Q: What was a highlight of your fellowship experience?
A: The experiences that stuck with me most were the casual social gatherings with other students and the Nobel prize winners. One example was visiting Mainau Island on Lake Constance. It was such a unique experience getting to know everyone in these contexts and from the laureates specifically in the way they thought about the world and the scientific process. Specifically, I remember talking to the Nobel Laureate Steven Chu the former U.S. Secretary of Energy only a few months after he finished serving the Obama administration and hearing about his ideas to combat global warming and about his time in the administration.
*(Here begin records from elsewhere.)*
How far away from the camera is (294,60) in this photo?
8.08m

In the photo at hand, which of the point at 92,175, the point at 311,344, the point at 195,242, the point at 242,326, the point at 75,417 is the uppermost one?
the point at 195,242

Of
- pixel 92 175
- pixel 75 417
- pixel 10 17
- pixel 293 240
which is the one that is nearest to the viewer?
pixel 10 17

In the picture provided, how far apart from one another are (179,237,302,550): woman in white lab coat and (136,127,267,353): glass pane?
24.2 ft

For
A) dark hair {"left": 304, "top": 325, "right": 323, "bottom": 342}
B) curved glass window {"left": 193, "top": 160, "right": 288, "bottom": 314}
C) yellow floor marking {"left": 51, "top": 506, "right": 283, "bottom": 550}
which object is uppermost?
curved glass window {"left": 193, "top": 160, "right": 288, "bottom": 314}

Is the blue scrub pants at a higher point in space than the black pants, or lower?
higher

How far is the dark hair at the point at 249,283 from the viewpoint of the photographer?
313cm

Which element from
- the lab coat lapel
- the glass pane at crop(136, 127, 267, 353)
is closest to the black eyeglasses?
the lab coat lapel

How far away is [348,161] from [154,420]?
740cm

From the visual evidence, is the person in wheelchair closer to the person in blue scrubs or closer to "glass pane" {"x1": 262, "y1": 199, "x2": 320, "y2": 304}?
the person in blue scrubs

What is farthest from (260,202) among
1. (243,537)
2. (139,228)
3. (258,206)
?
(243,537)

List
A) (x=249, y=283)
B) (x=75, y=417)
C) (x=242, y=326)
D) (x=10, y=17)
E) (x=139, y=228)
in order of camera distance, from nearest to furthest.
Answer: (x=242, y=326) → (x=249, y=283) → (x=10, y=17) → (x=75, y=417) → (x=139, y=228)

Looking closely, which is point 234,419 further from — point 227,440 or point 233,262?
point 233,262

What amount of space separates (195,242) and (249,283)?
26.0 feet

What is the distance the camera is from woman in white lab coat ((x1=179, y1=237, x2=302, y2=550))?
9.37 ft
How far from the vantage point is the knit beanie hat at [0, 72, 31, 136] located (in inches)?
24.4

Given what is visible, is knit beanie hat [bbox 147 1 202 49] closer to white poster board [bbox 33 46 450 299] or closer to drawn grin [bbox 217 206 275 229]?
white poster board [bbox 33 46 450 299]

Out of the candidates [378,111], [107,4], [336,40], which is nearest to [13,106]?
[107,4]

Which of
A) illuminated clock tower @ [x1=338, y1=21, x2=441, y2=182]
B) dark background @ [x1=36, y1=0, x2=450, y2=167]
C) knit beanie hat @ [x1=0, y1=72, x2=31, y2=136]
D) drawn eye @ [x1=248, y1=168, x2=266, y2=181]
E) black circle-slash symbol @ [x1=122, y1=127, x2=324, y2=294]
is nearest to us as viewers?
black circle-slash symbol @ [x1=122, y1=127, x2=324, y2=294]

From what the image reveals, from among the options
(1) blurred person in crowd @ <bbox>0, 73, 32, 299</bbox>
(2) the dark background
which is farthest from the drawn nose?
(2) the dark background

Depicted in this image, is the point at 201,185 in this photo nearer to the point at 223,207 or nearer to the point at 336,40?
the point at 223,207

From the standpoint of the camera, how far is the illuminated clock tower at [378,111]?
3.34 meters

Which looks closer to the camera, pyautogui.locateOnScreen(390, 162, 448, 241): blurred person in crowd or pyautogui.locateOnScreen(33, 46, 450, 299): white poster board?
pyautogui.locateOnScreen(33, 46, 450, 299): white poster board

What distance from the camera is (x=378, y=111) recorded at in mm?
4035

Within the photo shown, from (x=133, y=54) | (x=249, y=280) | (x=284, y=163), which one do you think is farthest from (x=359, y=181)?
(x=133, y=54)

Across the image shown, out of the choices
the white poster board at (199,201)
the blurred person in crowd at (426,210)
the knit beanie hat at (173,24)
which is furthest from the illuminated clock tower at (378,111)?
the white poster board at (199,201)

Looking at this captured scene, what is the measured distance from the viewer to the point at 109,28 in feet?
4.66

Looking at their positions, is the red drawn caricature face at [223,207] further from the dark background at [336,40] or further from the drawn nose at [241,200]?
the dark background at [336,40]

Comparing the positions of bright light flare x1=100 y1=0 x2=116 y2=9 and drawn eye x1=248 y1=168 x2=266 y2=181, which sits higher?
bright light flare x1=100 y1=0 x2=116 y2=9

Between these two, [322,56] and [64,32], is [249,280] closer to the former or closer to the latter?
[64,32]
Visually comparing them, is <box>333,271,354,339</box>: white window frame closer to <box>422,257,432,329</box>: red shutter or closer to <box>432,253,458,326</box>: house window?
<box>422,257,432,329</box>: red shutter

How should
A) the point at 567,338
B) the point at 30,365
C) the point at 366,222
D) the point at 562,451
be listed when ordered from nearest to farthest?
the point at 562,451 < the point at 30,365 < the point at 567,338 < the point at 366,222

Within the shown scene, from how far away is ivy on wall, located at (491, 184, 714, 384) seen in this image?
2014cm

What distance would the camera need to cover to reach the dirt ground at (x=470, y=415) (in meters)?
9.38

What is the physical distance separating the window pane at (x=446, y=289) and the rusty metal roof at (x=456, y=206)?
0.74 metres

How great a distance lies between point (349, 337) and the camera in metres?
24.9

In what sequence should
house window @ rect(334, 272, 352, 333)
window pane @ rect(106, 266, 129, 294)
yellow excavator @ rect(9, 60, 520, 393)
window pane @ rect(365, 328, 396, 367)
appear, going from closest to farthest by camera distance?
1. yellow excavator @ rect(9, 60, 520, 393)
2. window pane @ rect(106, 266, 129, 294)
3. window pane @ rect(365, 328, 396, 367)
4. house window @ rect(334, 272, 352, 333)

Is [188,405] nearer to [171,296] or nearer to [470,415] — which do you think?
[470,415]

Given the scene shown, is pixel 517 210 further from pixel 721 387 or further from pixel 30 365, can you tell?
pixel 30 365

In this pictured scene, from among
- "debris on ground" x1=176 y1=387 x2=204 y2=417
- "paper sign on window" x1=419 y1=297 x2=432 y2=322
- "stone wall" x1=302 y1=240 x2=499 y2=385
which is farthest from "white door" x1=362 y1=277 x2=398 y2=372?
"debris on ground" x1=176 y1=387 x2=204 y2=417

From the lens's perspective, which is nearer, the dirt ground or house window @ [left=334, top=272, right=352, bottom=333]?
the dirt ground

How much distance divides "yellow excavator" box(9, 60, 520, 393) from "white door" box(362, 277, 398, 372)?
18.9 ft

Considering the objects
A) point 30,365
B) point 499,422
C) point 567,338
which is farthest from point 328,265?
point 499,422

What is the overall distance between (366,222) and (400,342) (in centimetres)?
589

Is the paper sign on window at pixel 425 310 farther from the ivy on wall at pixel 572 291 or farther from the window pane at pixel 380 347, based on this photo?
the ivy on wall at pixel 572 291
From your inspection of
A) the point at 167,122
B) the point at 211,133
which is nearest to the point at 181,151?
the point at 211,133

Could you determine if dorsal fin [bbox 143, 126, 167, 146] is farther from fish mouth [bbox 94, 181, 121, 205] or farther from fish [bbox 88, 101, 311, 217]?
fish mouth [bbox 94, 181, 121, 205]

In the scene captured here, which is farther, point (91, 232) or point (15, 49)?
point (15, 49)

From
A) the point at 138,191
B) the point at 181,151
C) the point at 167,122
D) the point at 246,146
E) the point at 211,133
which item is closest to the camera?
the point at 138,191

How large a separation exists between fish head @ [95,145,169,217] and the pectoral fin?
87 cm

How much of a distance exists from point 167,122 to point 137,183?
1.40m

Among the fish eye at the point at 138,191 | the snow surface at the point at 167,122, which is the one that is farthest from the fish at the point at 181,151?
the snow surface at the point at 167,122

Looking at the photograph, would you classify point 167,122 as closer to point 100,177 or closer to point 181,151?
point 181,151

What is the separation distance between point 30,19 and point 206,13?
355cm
Having these types of conversations at that stage of my career was very inspiring and helped me rethink in many ways how I approached science and about the potential impact, good work can have.
Q: What were some of the commonalities you noticed in your cohort of Mars Fellows?
A: The most universal element was passion. Everyone was so excited about the research they were doing. Anyone who has worked in a lab knows this isn’t always the case especially when funding is sparse or when the job market is tight – so staying positive about the work or even career direction which is often uncertain can weigh on a lot of people. Similarly, so in biotech start-ups. The atmosphere at Lindau was palpable and it was so thrilling to be a part of it. There are good days and of course bad days as a scientist, but attending events like Lindau, getting to talk about your work, learning what others are doing, and finding a common thread is really refreshing. I am grateful to have experienced that, and especially so during that junction of my career as it gave me confidence in the decisions and life path I had taken to that point.
Q: Why is it important that companies like Mars engage with next-generation scientists like yourself in tackling the world’s great problems?
A: Early-career scientists face a myriad of challenges and yet often do some of the most important scientific work. There can be an aversion to pursuing high-risk projects as an example and Mars and the rest of the private sector offer a critical support mechanism for young scientist in this regard. For me especially, the meeting specifically helped me gain a new perspective and worldview.